<<<<

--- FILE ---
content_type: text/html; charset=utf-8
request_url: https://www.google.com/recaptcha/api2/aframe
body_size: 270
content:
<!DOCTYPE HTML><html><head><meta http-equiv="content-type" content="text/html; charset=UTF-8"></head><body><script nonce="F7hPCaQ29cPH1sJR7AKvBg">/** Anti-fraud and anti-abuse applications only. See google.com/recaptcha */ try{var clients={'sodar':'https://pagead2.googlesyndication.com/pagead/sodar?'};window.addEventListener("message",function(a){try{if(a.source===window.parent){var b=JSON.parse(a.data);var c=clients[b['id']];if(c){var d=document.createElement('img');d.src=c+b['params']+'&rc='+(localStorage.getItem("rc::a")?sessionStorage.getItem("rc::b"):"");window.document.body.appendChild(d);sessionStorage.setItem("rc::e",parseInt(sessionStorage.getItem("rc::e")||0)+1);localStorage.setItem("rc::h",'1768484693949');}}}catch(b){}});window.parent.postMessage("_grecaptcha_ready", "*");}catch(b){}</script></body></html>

>>>>

EXERCISE PROMPT → Count every line of the data above where "google" appears, and give the total only.

SOLVED EXERCISE → 2